Requirement:
Gather each line in the listing below that contains the string "left".

-- Start Dataset content --

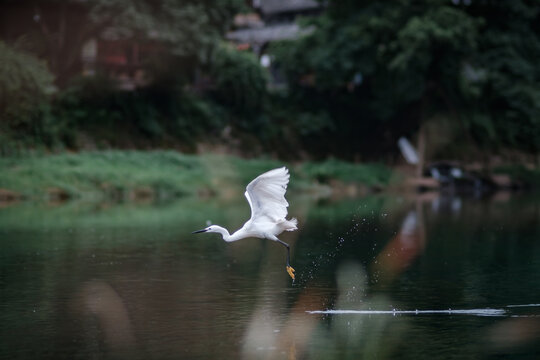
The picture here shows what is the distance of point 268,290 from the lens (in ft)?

-- End Dataset content --
-- Start Dataset content --

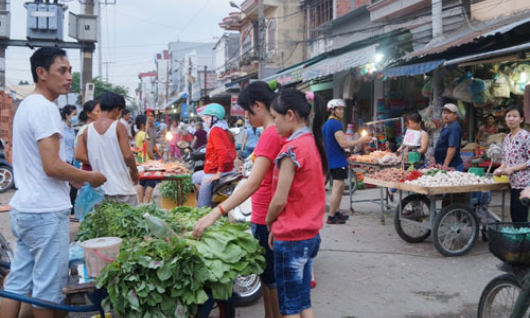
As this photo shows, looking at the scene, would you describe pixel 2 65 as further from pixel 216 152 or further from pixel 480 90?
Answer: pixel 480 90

-- End Dataset content --
-- Start Dataset content --

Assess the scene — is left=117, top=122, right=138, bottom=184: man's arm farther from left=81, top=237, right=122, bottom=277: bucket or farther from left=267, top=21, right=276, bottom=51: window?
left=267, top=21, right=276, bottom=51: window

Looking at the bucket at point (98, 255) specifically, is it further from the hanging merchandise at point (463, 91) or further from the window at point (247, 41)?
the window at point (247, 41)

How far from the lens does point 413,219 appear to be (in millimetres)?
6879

-- End Dataset content --

Answer to this problem:
Assess the scene — is left=117, top=122, right=138, bottom=184: man's arm farther from left=81, top=237, right=122, bottom=277: bucket or farther from left=267, top=21, right=276, bottom=51: window?
left=267, top=21, right=276, bottom=51: window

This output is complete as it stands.